Even if the Latino community gets the 13 wards it’s asking for on the City Council, it still won’t be fairly represented at City Hall. But 13 wards may be more than it’s capable of obtaining, especially if the black community submits a competing map to a citywide referendum.
According to last year’s Census, Chicago’s Latino population is 28.9 percent. It’s undoubtedly higher than that, because undocumented Latinos are afraid to answer Census questionnaires or open the door to enumerators. So say, conservatively, that Latinos make up 30 percent of the city. That would entitle them to 15 of the 50 wards. But Latinos can’t elect 15 aldermen, because they don’t make up 30 percent of the city’s electorate.
The demographic trends that made them the only major ethnic group to add population in the 2000s -- immigration and a high birth rate -- have not yet ripened into political power. The immigrants have not yet become citizens, and the babies aren’t old enough to vote.

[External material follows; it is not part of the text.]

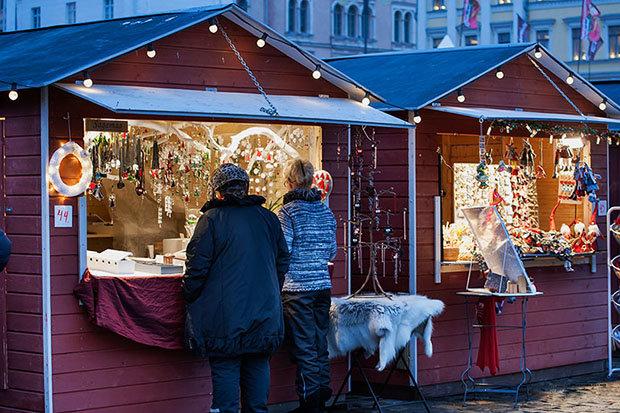 Рождественская ярмарка Святого Туомаса, которая проводится в финской столице уже более двадцати лет, порадует своих посетителей расширением своего ассортимента и увеличением количества развлекательных программ.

That’s why, if blacks and Latinos put their competing ward maps to a referendum, blacks will probably win. Even though the black population declined by 180,000 during the last decade, it still outnumbers the Latino population. And blacks have a century of experience in organizing their community to vote. Latinos didn’t establish a permanent presence in Chicago politics until the 1970s.
It’s unfortunate that Latinos are fighting with blacks over seats on the Council, because the real obstacles to their rightful influence are old white guys. In three wards -- the 10th, 14th and 33rd -- white aldermen represent Latino majorities. The 14th ward is represented by Edward Burke, the 33rd by Richard Mell, the two most senior members of the City Council. (The 10th Ward is represented by John Pope, who has only been in office since 1999. Pope defeated a Latino challenger in February.) Mell, who chairs the remap committee, shows no inclination to surrender his seat to the rising ethnic group. In fact, it’s been rumored that Mell will resign before his term ends, and ask Mayor Rahm Emanuel to appoint his daughter, state Rep. Deb Mell, to the City Council.
If Mell really wants to solve this impasse, he should resign and ask the mayor to appoint one of his Latino precinct captains.